Teks Bacaan –
>>>

Dari awal mula yang melatar belakangi terjadinya pertempuran Surabaya ini adalah ketidaksediaan rakyat Surabaya dijajah kembali oleh Belanda yang membonceng sekutu datang ke Surabaya untuk alasan penertiban dan pembebasan tawanan perang setelah Jepang kalah dalam perang dunia ke 2. Sikap antipatif rakyat sebenarnya sudah ditunjukkan ketika rombongan tentara sekutu yang diboncengi NICA mendarat di Surabaya pada akhir september 1945.

<<<

Entri data:

>>>

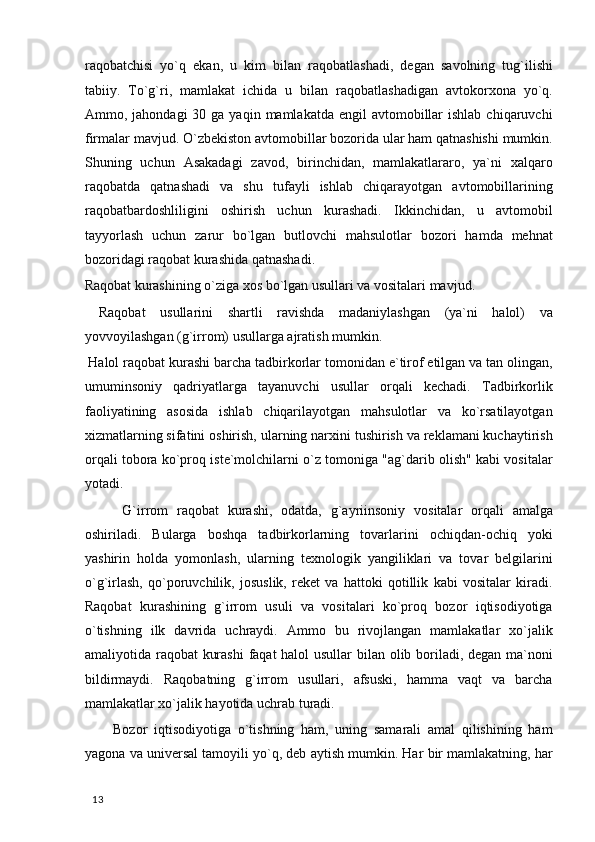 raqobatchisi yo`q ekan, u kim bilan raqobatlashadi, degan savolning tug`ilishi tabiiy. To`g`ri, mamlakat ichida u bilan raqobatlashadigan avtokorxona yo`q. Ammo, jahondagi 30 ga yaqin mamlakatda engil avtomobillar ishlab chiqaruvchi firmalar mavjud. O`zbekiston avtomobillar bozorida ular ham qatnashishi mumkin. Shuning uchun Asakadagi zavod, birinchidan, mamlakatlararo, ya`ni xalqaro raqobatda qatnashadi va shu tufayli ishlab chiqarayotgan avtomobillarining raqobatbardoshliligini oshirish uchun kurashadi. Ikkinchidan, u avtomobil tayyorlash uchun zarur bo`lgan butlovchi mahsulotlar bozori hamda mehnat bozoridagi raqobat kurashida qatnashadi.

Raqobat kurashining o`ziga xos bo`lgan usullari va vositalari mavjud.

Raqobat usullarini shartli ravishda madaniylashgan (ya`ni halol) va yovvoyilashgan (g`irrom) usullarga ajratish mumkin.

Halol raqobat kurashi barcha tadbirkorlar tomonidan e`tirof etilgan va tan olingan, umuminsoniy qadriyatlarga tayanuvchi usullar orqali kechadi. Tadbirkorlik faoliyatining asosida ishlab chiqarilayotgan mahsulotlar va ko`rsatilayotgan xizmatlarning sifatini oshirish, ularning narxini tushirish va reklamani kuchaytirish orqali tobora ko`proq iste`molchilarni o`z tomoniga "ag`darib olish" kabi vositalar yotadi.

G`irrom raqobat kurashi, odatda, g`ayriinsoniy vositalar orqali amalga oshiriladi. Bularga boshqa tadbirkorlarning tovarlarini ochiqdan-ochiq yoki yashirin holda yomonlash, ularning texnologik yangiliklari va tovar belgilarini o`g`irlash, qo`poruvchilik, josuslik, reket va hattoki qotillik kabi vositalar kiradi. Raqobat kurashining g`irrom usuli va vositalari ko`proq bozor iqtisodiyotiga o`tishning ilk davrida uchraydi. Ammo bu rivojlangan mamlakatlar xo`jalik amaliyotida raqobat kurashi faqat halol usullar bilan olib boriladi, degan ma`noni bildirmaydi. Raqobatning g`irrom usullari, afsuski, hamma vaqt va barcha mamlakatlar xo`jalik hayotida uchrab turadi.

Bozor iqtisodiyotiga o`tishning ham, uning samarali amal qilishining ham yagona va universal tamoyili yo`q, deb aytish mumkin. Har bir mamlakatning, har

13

<<<
>>>

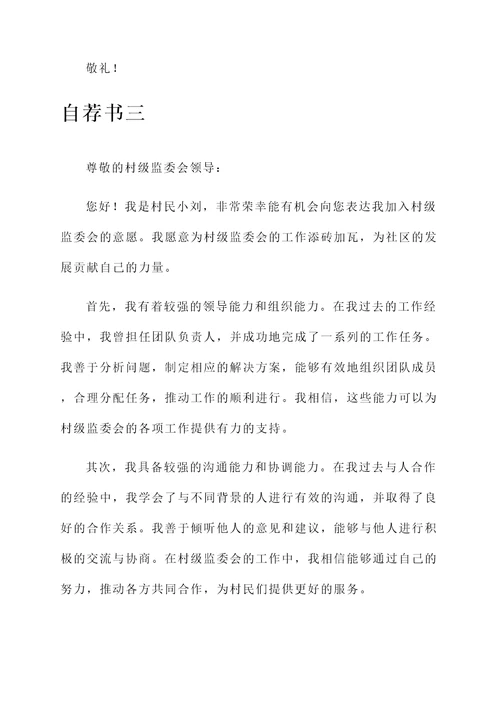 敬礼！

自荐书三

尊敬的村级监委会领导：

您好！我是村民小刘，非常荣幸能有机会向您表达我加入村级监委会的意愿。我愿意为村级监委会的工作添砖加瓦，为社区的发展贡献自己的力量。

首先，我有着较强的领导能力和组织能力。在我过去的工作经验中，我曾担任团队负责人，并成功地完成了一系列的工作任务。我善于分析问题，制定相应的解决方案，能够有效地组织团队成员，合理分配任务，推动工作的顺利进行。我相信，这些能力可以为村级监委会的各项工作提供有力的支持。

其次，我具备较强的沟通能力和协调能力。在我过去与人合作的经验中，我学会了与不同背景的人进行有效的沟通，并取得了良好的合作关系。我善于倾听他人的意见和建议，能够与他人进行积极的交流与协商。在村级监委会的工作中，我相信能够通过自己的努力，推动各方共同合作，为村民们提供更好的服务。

<<<

Instruksi Tugas – Tuliskan kembali secara persis bagian teks bacaan mulai dari "Dari awal mula" sampai dengan "akhir september 1945.". Item-item di atas merupakan bahan yang terpisah dari teks bacaan.

Jawaban Tugas –
Dari awal mula yang melatar belakangi terjadinya pertempuran Surabaya ini adalah ketidaksediaan rakyat Surabaya dijajah kembali oleh Belanda yang membonceng sekutu datang ke Surabaya untuk alasan penertiban dan pembebasan tawanan perang setelah Jepang kalah dalam perang dunia ke 2. Sikap antipatif rakyat sebenarnya sudah ditunjukkan ketika rombongan tentara sekutu yang diboncengi NICA mendarat di Surabaya pada akhir september 1945.